## DATA TO USE
########
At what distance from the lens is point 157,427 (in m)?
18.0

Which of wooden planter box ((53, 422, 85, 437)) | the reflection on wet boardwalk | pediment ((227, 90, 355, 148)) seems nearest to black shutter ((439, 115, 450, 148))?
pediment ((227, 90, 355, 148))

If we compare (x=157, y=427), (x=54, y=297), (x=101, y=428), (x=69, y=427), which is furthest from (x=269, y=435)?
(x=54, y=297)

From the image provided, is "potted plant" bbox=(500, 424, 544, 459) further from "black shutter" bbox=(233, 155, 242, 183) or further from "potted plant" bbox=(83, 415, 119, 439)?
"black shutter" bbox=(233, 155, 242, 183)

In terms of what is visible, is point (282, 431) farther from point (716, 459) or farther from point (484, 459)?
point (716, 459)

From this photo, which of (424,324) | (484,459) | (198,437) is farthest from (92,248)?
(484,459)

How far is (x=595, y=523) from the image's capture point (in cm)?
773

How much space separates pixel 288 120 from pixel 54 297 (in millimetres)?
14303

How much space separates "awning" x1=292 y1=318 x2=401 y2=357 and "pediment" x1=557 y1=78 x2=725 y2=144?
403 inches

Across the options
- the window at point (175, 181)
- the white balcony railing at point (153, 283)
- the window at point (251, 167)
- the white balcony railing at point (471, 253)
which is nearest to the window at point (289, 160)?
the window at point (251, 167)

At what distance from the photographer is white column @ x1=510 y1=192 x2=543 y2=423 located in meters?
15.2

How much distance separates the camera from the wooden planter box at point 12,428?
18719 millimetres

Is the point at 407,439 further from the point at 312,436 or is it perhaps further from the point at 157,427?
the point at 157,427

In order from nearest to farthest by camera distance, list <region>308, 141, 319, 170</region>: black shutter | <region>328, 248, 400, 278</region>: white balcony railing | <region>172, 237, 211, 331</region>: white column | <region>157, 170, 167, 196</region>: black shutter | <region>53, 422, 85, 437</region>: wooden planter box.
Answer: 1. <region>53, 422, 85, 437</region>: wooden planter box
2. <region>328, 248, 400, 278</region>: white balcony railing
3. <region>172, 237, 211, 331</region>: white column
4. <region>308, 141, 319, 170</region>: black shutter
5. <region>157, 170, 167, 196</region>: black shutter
########
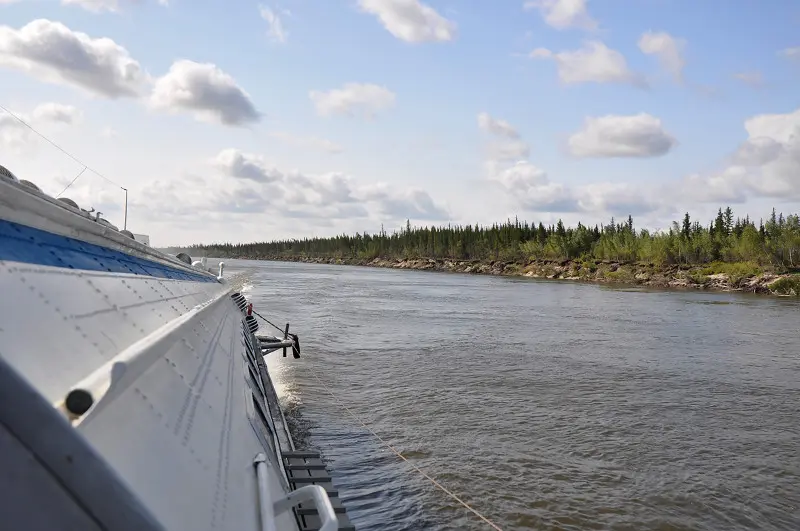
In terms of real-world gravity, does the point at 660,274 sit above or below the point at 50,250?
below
########
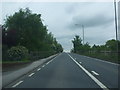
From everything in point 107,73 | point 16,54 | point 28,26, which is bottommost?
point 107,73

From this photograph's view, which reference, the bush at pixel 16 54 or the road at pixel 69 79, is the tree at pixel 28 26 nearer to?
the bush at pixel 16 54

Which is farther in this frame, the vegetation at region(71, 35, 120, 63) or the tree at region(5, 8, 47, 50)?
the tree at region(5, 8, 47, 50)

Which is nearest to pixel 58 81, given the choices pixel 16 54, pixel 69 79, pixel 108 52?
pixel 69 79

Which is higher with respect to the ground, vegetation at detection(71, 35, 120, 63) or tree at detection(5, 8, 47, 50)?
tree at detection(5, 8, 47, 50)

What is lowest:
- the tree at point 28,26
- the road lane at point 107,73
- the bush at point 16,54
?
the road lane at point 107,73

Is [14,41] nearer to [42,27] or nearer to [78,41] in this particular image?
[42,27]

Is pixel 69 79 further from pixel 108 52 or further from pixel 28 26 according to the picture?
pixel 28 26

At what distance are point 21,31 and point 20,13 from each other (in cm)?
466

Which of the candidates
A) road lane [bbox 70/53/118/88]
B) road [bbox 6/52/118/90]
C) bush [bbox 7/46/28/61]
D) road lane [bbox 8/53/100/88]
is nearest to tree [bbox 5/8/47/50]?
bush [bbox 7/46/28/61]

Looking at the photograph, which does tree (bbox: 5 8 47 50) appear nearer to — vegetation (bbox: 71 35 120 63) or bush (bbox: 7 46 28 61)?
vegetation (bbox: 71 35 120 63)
########
## THE REQUEST
How many lines in the material above contain the word "wooden"? Reply with the number alone.

## IN RESPONSE
4